Ho riguardato nei giorni scorsi i libretti della serie Le cento migliori ricette che negli ultimi anni del secolo scorso il gruppo Newton editava sotto l'etichetta "La Compagnia del buongustaio". In quello dedicato alle Zuppe e minestre redatto da Emilia Valli e pubblicato nel 1996 ho trovato una "zuppa del Don" a cui mi sono ispirato per una preparazione più in linea con i miei gusti e con le esigenze dietetiche e che chiamerò "zuppa dello zio".
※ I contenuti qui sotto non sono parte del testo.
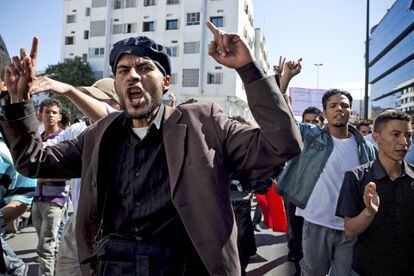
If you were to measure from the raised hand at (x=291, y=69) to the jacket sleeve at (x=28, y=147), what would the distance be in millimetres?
1699

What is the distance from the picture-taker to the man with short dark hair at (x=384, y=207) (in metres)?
2.58

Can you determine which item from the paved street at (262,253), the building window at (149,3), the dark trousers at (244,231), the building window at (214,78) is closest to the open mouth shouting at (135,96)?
the dark trousers at (244,231)

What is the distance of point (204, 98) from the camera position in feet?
117

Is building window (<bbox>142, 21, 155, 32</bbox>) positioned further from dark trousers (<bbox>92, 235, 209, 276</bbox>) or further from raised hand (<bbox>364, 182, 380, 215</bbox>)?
dark trousers (<bbox>92, 235, 209, 276</bbox>)

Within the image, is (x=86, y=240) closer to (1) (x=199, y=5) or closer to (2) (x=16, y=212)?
(2) (x=16, y=212)

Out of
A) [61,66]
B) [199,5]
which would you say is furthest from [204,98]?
[61,66]

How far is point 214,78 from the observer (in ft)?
116

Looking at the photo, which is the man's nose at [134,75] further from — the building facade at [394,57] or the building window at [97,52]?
the building facade at [394,57]

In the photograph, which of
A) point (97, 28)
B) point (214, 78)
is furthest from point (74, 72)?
point (214, 78)

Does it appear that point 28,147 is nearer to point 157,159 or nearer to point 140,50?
point 157,159

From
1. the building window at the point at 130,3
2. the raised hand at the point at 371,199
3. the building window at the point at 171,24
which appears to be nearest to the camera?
the raised hand at the point at 371,199

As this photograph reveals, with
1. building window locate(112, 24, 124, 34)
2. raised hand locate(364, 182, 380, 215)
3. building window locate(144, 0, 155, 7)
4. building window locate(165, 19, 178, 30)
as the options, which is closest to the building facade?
building window locate(165, 19, 178, 30)

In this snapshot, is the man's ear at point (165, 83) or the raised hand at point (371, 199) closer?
the man's ear at point (165, 83)

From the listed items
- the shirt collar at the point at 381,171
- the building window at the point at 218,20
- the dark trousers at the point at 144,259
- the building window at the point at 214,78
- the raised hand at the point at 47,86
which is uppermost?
the building window at the point at 218,20
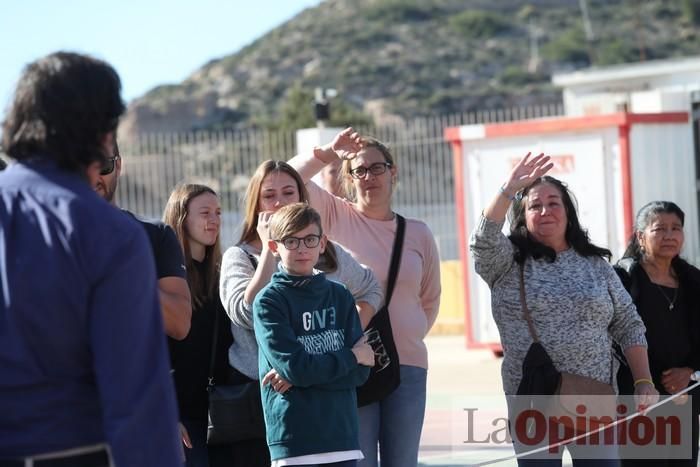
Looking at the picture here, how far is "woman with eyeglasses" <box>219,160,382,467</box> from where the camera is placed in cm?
473

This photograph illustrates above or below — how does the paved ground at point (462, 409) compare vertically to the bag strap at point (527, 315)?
below

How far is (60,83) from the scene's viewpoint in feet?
8.59

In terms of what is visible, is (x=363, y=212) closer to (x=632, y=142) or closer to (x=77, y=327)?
(x=77, y=327)

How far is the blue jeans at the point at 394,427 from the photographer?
5.11 m

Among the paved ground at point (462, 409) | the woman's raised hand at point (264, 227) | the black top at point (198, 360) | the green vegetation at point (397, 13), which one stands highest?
the green vegetation at point (397, 13)

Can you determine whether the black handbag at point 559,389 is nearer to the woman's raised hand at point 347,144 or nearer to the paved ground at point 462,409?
the woman's raised hand at point 347,144

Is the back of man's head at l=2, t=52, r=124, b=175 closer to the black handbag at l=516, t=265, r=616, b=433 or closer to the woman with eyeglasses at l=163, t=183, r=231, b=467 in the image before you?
the woman with eyeglasses at l=163, t=183, r=231, b=467

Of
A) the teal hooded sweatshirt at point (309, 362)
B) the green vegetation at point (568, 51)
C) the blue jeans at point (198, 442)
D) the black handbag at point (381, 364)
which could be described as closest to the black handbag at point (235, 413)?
the blue jeans at point (198, 442)

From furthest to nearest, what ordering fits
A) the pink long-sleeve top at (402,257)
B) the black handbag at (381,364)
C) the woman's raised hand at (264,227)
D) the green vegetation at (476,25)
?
the green vegetation at (476,25), the pink long-sleeve top at (402,257), the black handbag at (381,364), the woman's raised hand at (264,227)

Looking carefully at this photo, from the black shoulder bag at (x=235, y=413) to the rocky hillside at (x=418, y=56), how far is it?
1996 inches

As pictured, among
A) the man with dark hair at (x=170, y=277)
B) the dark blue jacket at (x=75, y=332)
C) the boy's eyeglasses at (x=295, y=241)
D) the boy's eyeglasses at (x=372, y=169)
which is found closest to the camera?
the dark blue jacket at (x=75, y=332)

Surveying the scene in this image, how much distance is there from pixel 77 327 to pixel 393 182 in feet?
10.0

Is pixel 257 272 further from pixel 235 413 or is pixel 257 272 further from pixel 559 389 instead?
pixel 559 389

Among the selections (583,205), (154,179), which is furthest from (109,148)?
(154,179)
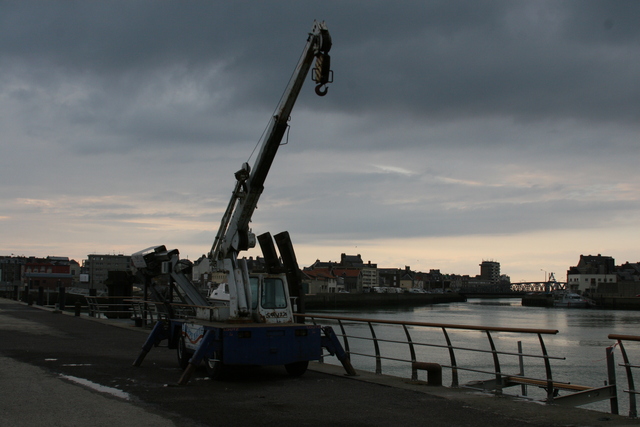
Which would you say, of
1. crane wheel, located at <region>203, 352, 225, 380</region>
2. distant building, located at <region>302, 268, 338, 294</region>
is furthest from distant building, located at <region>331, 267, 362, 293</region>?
crane wheel, located at <region>203, 352, 225, 380</region>

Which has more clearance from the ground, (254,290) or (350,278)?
(350,278)

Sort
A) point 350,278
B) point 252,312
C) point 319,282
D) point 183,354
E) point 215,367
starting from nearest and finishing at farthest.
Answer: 1. point 215,367
2. point 252,312
3. point 183,354
4. point 319,282
5. point 350,278

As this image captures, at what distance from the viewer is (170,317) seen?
16469mm

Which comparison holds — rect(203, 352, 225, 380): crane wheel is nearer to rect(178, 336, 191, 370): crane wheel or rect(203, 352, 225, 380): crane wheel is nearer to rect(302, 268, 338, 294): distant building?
rect(178, 336, 191, 370): crane wheel

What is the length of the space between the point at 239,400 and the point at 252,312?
322 cm

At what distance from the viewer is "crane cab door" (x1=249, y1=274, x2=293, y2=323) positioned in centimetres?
1368

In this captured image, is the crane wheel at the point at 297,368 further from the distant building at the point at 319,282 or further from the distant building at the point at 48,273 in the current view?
the distant building at the point at 48,273

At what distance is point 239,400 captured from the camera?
10617 millimetres

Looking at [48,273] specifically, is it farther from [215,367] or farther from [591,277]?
[215,367]

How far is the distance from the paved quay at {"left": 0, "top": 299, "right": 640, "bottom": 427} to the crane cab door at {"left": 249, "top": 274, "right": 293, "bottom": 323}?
1378 mm

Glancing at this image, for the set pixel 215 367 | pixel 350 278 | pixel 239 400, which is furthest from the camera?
pixel 350 278

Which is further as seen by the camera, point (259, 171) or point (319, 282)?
point (319, 282)

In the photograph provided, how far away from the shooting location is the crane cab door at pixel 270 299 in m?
13.7

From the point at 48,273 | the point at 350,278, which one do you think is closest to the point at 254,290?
the point at 48,273
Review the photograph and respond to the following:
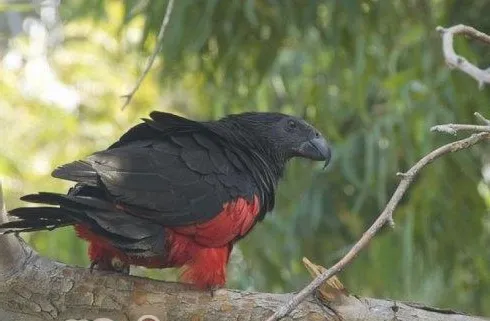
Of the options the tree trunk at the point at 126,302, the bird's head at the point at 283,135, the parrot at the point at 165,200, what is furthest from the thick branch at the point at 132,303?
the bird's head at the point at 283,135

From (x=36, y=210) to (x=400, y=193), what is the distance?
92 centimetres

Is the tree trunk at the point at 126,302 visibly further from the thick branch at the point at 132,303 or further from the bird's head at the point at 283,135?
the bird's head at the point at 283,135

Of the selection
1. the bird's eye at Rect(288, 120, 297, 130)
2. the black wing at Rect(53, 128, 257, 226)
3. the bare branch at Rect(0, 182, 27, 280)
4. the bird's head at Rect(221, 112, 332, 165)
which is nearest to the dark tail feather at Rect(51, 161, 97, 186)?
the black wing at Rect(53, 128, 257, 226)

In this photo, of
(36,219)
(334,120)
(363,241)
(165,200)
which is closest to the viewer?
(363,241)

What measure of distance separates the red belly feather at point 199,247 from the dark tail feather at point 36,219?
0.24m

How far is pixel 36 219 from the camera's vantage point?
268 centimetres

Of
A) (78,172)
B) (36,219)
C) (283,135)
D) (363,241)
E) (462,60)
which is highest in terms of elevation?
(462,60)

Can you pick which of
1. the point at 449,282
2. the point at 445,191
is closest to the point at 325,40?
the point at 445,191

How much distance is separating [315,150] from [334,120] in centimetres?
207

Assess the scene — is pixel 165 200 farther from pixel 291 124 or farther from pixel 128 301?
pixel 291 124

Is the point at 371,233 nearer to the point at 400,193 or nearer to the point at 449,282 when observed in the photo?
the point at 400,193

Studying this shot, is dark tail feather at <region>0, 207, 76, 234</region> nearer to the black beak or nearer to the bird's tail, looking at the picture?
the bird's tail

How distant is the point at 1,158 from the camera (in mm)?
4836

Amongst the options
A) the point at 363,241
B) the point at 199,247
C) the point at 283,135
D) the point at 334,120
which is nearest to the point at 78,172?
the point at 199,247
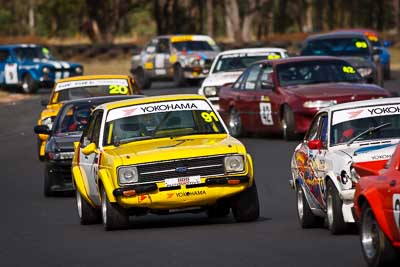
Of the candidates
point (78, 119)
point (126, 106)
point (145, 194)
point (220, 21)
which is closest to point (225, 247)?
point (145, 194)

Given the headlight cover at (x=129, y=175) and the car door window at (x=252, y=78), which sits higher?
the headlight cover at (x=129, y=175)

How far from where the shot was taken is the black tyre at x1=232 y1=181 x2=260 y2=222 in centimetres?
1276

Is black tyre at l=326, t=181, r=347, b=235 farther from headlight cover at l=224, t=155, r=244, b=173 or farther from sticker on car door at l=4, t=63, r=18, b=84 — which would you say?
sticker on car door at l=4, t=63, r=18, b=84

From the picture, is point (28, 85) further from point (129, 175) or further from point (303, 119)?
point (129, 175)

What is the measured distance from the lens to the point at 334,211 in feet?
36.1

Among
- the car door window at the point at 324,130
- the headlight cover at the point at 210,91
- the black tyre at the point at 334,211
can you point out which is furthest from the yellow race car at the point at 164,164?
the headlight cover at the point at 210,91

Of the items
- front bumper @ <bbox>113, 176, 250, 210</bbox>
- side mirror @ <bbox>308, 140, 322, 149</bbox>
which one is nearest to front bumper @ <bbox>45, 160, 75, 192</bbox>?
front bumper @ <bbox>113, 176, 250, 210</bbox>

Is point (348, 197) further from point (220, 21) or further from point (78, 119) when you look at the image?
point (220, 21)

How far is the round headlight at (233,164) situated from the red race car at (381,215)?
3.46 m

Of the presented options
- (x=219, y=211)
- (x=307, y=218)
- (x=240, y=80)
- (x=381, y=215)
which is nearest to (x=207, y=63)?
(x=240, y=80)

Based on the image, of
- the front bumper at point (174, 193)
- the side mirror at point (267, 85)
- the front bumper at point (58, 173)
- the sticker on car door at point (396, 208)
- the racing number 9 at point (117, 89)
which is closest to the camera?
the sticker on car door at point (396, 208)

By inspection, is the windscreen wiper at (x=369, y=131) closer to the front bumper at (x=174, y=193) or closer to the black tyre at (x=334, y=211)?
the black tyre at (x=334, y=211)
Per 4 persone il libretto consiglia di preparare un soffritto con 100 grammi di pancetta, una carota, una cipolla, un cipollotto inclusa la parte verde, due coste di sedano opportunamente tritati. Meglio ancora se, invece che procedere a un soffritto vero e proprio, l'insieme si fa stufare a fuoco lentissimo, aggiungendo un po di sale: il grasso nella pancetta non manca, ma viene tenuto a bassissime temperatura e il liquido di cottura è costituito anche dagli umori che le verdure rilasciano; è il tipo di cottura che noi siciliani chiamiamo assassunari, calco dal francese assaisonner (che ha però significato più ampio).
Aggiungere, dopo l'ammorbidimento e una lieve coloratura, 4 pomodori maturi pelati (o quelli di una scatola da 420 grammi senza il succo ove stanno a mollo), completare la salatura e pepare leggermente.
Dopo mezz'ora si uniscono alla zuppa 300 grammi di verdure affettate a striscioline, da scegliere tra cavolo cappuccio - come nella ricetta originaria -, cavolo nero, cime di rapa (così nel mio esperimento, giacché non amo i cavoli) o anche bietole, e una patata da 200 grammi circa (o due da un etto) tagliata a dadini. Si copre e si fa cuocere.
Quando le verdure saranno tenerissime, "legare" il tutto con 150 grammi di yogurt intero. Dividere la minestra bollente nelle scodelle su cui giacciono fette di pane rustico tostate.